Warrant effective throughout Canada
(3) A warrant that is issued by a justice or provincial court judge pursuant to subsection (1) or (2) may be executed anywhere in Canada.
R.S., 1985, c. C-46, s. 705; R.S., 1985, c. 27 (1st Supp.), s. 203.
A judge has the inherent authority to order any person present in court to be compelled to testify where:
- the person has relevant evidence to give
- a party requires that person to testify in the proceeding
Similarly, an inmate witness can also be compelled to testify by way of s. 527.
Where a witness fails to attend, the judge has the discretion to order a witness warrant where he is satisfied that:
- proper attempts to serve the witness have been made;
- the witness is a material witness.
Detaining Missing Witness
Order where witness arrested under warrant
706. Where a person is brought before a court, judge, justice or provincial court judge under a warrant issued pursuant to subsection 698(2) or section 704 or 705, the court, judge, justice or provincial court judge may order that the person
- (a) be detained in custody, or
- (b) be released on recognizance in Form 32, with or without sureties,
to appear and give evidence when required.

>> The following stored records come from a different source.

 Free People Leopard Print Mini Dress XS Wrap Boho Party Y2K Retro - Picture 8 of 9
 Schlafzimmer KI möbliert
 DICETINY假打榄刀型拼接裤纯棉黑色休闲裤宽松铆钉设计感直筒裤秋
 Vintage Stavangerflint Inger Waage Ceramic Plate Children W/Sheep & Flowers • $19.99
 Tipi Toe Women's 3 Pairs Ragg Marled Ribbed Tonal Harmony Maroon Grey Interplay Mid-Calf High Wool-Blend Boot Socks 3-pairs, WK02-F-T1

R.S., 1985, c. C-46, s. 706; R.S., 1985, c. 27 (1st Supp.), s. 203.
Maximum period for detention of witness
707. (1) No person shall be detained in custody under the authority of any provision of this Act, for the purpose only of appearing and giving evidence when required as a witness, for any period exceeding thirty days unless prior to the expiration of those thirty days he has been brought before a judge of a superior court of criminal jurisdiction in the province in which he is being detained.
Application by witness to judge
(2) Where at any time prior to the expiration of the thirty days referred to in subsection (1), a witness being detained in custody as described in that subsection applies to be brought before a judge of a court described therein, the judge before whom the application is brought shall fix a time prior to the expiration of those thirty days for the hearing of the application and shall cause notice of the time so fixed to be given to the witness, the person having custody of the witness and such other persons as the judge may specify, and at the time so fixed for the hearing of the application the person having custody of the witness shall cause the witness to be brought before a judge of the court for that purpose.
Review of detention
(3) If the judge before whom a witness is brought under this section is not satisfied that the continued detention of the witness is justified, he shall order him to be discharged, or to be released on recognizance in Form 32, with or without sureties, to appear and to give evidence when required, but if the judge is satisfied that the continued detention of the witness is justified, he may order his continued detention until the witness does what is required of him pursuant to section 550 or the trial is concluded, or until the witness appears and gives evidence when required, as the case may be, except that the total period of detention of the witness from the time he was first detained in custody shall not in any case exceed ninety days. R.S., c. C-34, s. 635.
Finding of Contempt
A person who is required and fails to attend or remain in attendance at court in order to give evidence is guilty of contempt, which is addressed in s. 708 of the Code.